What I enjoy is to look at how different outcomes might have changed the course of the War. Without US carriers available, Guadalcanal would have gone to the Japanese because I really do not believe the USN would have put up the defense there that we did unless we had carriers and of course the Japanese would have had their carriers to sink any US ships who would have been there to support the Marines. So without winning in the Solomons, the US has to wait till it is strong enough which is not until late 1943 to challenge the IJN again. The big question there is that the US would not have picked up the experience it did in the Guadalcanal campaign so any fighting in late 1943 might well have been much bloodier for the USN and it might not been until 1944 that the Nippon tide was begun to be rolled back. The whole course of the Pacific War might have been much different than it was since without the Marianas in our hands, the B29s had no base to hit the home islands from.

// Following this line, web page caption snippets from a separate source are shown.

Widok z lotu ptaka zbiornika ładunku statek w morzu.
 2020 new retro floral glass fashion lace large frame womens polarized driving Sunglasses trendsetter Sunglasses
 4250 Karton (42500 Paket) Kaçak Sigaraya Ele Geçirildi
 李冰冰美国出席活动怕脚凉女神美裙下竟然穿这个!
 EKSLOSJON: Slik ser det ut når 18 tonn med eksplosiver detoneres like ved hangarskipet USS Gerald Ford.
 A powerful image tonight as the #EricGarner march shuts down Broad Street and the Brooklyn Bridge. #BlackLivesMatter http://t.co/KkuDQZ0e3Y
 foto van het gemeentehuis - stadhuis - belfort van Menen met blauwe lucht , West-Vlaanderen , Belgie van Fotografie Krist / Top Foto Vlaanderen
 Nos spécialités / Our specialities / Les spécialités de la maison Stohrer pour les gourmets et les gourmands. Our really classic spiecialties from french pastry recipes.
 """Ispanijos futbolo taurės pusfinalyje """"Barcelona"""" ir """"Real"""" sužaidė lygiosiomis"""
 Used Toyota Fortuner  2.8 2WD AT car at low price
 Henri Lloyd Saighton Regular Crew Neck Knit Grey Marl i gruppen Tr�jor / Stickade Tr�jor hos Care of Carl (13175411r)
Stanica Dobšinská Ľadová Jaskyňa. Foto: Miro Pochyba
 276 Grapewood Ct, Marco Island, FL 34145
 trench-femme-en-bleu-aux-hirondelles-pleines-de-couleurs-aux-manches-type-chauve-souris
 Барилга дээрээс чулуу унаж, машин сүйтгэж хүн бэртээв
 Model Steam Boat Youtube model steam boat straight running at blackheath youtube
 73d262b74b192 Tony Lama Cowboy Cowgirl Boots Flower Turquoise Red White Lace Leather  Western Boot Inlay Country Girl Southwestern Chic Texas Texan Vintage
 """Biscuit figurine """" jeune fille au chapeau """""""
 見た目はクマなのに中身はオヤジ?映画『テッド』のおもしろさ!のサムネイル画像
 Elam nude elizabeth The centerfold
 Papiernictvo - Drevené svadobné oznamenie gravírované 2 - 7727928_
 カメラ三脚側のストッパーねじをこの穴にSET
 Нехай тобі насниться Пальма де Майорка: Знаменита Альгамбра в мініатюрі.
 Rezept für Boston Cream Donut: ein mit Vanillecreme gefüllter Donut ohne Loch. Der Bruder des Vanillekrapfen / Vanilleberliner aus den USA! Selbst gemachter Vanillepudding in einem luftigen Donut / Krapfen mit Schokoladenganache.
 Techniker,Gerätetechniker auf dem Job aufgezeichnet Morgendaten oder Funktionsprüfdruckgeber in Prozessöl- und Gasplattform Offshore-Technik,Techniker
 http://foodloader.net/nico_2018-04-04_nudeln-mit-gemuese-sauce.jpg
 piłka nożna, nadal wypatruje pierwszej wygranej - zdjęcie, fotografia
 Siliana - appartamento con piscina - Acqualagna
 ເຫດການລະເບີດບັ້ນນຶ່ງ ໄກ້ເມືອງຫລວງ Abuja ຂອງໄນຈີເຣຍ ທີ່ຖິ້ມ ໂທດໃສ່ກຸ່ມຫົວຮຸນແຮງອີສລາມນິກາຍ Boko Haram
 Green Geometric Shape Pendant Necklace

Eventually by mid 1944 the US would have been able to bring its might fully to bear against the Japanese Navy and they would have started to crumble likely very quickly but I also see the US having taken a few hard punches as well before we began to steadily land blows to our enemy. In the end it is US industrial production that dooms Japan…no doubt at all about that!


#25

I could not personally see my “peanuts” at Midway; I was born two years after,

Relevant for the outcome of the Pacific war was, that Yamamoto’s bet against the American public, after Pearl Harbor, did not work. The population was not terrorized and ready for “peace talks”.

Admiral Nimitz immediately launched some strikes against Pacific islands and, for the Japanese very significant, the Doolittle bombing of their homeland. Now the Japanese were worried.

Hence, more from the original Pearl Harbor bet at Midway; with the loss of four carriers.
The Japanese could never replace the well-instructed pilots they lost.

Indeed, sea battles in the large Pacific, with the then available information, needed always a lot of luck.
However, without Nimitz’ aggressive reaction to Pearl Harbor, Yamamoto would have been the winner after Pearl (for the necessary year or two, to gain a favorable armistice), with the lost carriers and pilots still active.

Indeed, Yamamoto was the first to deploy carriers in a useful way.
However, the same Yamamoto forgot this at Midway. His battle-ships, his ‘main fleet’, 300 miles behind, could not help the beleaguered carriers. In addition, he was still in Nelson’s time, where the chief had to lead the fleet in person.
All following war movements had still the battleships at the inland sea, preserved for the final main battle. The miserable end of the two super-battleships, Musashi and Yamato in the Philippine and the Okinawa battles confirmed his error.

At Pearl, strategically involuntary, the Japanese destroyed nearly all of the Ameican battleships in the Pacific, and forced therefore the Americans to use only the remaining carriers. When the battleships were salvaged and returned to the war zone, they were very useful, not as combatants, but to shell the landing zones.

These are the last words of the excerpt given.